Problem details: Repeat the listing exactly, line by line, and leave the pictures behind.

[[ Given entries, beginning ]]

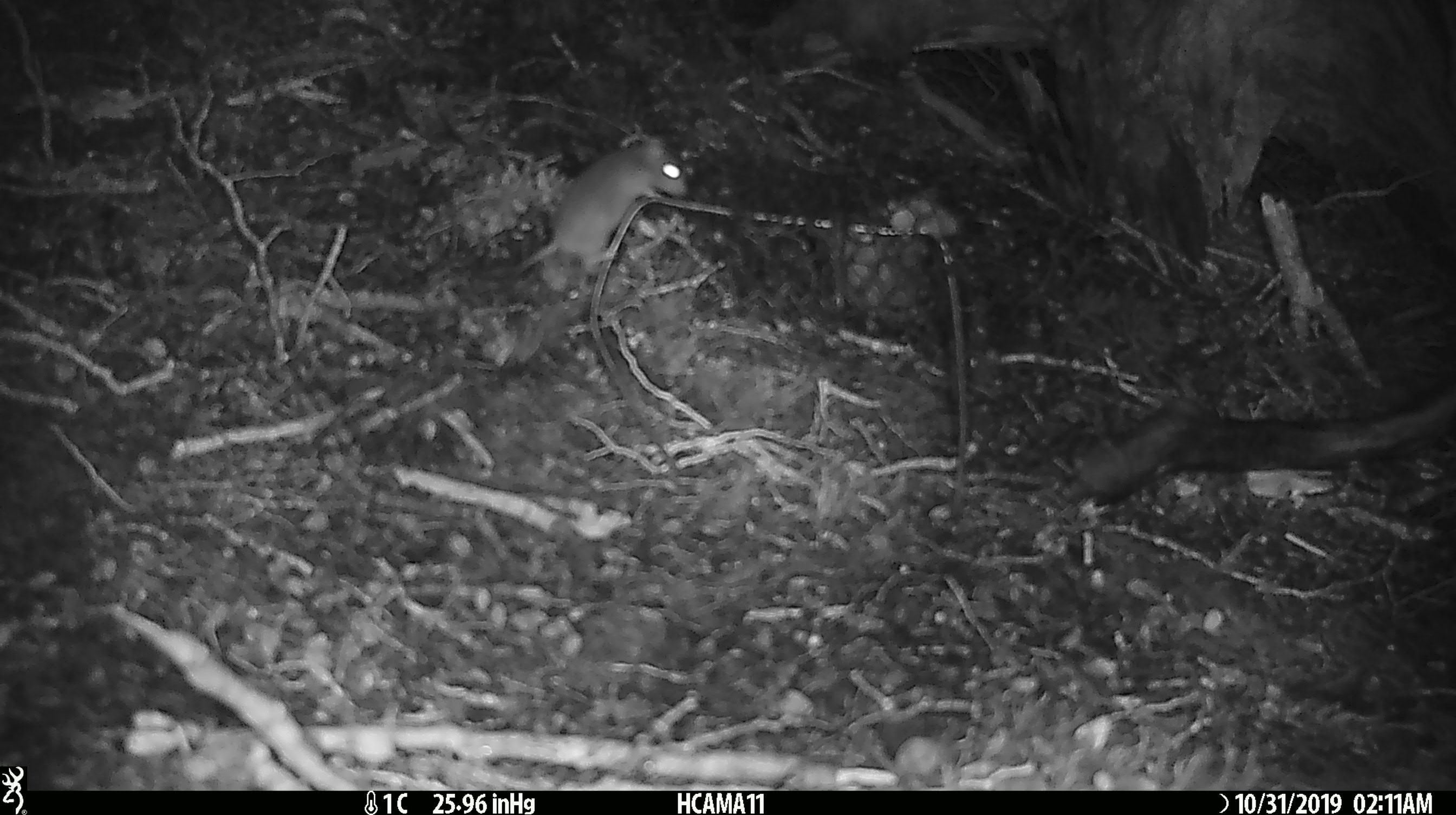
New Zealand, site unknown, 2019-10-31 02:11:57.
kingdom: Animalia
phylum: Chordata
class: Mammalia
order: Rodentia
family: Muridae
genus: Mus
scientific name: Mus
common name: mouse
Mouse (Mus).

[[ Given entries, end ]]

Response to the task:
New Zealand, site unknown, 2019-10-31 02:11:57.
kingdom: Animalia
phylum: Chordata
class: Mammalia
order: Rodentia
family: Muridae
genus: Mus
scientific name: Mus
common name: mouse
Mouse (Mus).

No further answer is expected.